Parents raising children today can draw upon the original ecologically-minded child hero, Captain Planet.
In 1992, the premiere episode of the eco-cartoon Captain Planet and the Planeteers was called “Greenhouse Planet.” Its plot involved a villain who denied the existence of climate change, and who had convinced the American president that doing something about this “crazy theory that might not even happen” would be bad for the economy. The solution involved the president on a rocket trip to Venus — which started as the villain’s assassination attempt and ended as an up-close demonstration of a runaway greenhouse effect — but to save the day the protagonists had to have “courage” and switch to solar and wind energy.
Nowadays there are exponentially more resources parents can access to supplement their child’s climate education. These range from games to videos to apps to museum exhibits to sample projects — there are many basic everyday activities to slowly teach the concepts.

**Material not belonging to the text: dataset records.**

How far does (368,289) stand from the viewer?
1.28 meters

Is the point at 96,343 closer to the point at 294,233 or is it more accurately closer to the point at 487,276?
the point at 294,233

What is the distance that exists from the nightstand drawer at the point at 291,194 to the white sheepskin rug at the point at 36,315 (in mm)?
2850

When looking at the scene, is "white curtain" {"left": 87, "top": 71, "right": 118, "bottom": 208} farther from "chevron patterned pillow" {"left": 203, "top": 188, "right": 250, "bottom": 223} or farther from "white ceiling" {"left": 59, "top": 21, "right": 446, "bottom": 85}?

Many museums are steadily featuring climate exhibits. The Smithsonian Museum of Natural History covers climate change in several of its exhibits. The one that sticks out is a strange exhibit funded by the Koch brothers that features a game allowing visitors to change cartoon humans’ biology to adapt to future climate conditions. While not exactly the video exhibit at the Creation Museum purporting to disprove mainstream climate science, parent-child conversations prior to seeing museum exhibits can make a world of clarifying difference.
We are ‘now’ people and our children, under our watch, have become ‘instant’ gratification kids
To some, there is a deeper purpose behind talking to children about climate science, energy, and the environment. Environmental philosophers like Glenn Albrecht have coined terms like eco-anxiety or “solastalgia” — which he defined as “an emplaced or existential melancholia experienced with the negative transformation (desolation) of a loved home environment.”
“We are all struggling to talk about that which is so hard to understand and see,” Albrecht told ThinkProgress via email. “We are ‘now’ people and our children, under our watch, have become ‘instant’ gratification kids.”
“The choice is now between life and death, sickness and health,” he said. “Parents struggle because of their own guilt about a life of excess and its pollution — in all forms.”
The Australian Psychological Society recommends getting kids out in nature, finding something good to do for the environment, listening to their concerns, letting them talk about the environment, finding out what they know and sharing what you know while monitoring what they hear. Finally, they say: give children hope.
Albrecht imagined he would tell his nine-week-old grandchild in a few years’ time “that I have done everything in my power to prevent a nasty future for her and her generation.” He said he had “converted a life from fossil fuel ignorance and maximising to one that minimises everything to do with fossil fuel energy within my means and my value system. I am now carbon neutral or negative and proud of it!”
He said his house has solar rooftop generated electricity with battery storage and solar hot water. All of his water is stored rainwater and all waste is recycled back into the ecosystem. He also grows a lot of his own food and distributes the excess to his community.
“In other words, you cannot tell young children about climate change and a nasty future,” Albrecht continued. “We must tell them about a bright future and how by living in more sustainable ways right now, we can live well and be happy with how we live. We cannot just talk about maybe living a better life, we must demonstrate such a life style and the set of choices needed to attain it.”